The Independent article cites another recent case, where a woman sued after putting cleaning fluid on her baby’s nappy instead of baby oil because she was distracted by her BlackBerry. [We sympathize with this poor working mom for making such a common mistake in the nursery. No question, it’s her employer’s fault.]
One study reveals that nine out of every 10 users have a compulsive need to check for messages and that nearly half experience long-term negative consequences associated with carrying a BlackBerry. A survey of business workers by researchers at the Sloan School of Management at Massachusetts Institute of Technology in the US found that employees were constantly tired because they were waking up in the middle of the night to check or send messages. One interviewee likened the sense of potential gain from staying in touch with work to “pulling the lever of a slot machine”.
24/7 = Always at Work
A professor at Rutgers’s School of Business, Gayle Porter, predicts in a soon-to-be-published study that disgruntled workers who feel they are unable to turn off their personal digital assistants and mobile telephones will begin suing their employers for their technology addictions — and that such lawsuits could potentially cost corporate America hundreds of millions of dollars.

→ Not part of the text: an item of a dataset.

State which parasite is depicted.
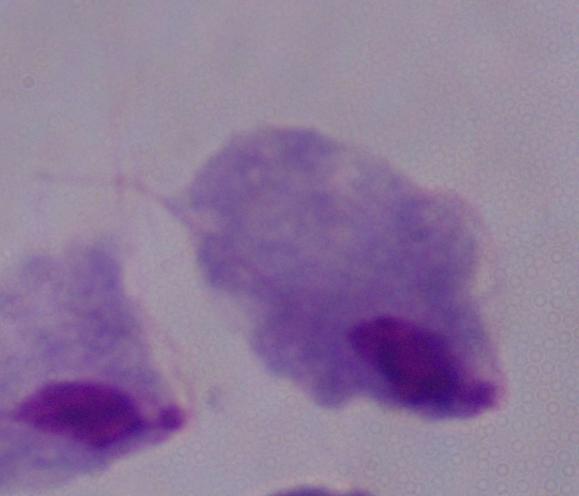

“If companies develop a culture in which people are expected to be available 24 hours a day, then they should be prepared for the physical and psychological consequences,” Mrs. Porter said. “Addicts exhibit extreme behavior and have no control over themselves. So a corporation handing someone a BlackBerry on his first day of work could be seen as enabling, even accelerating, a serious addiction to technology.”
Be Forewarned
The trends are clear, the dangers incontrovertible. Uncontrolled use of Blackberry-type devices can lead to physical, mental and social debilitation. Someone is bound to announce the development of a new 12 step program for Crackberry addicts. The road to recovery will begin with the assertion that “I am an addict.” Meanwhile, employers should develop comprehensive written warnings to accompany the provision of any PDAs. These guidelines should set clear parameters for appropriate Blackberry use. With half the marriages in this country already ending in divorce, employers need to avoid any possible inference that work – and work-provided equipment – is a significant cause of marital discord. In the ever-expanding definition of risk management, this is one area where increased vigilance – and a few disclaimers – are definitely in order.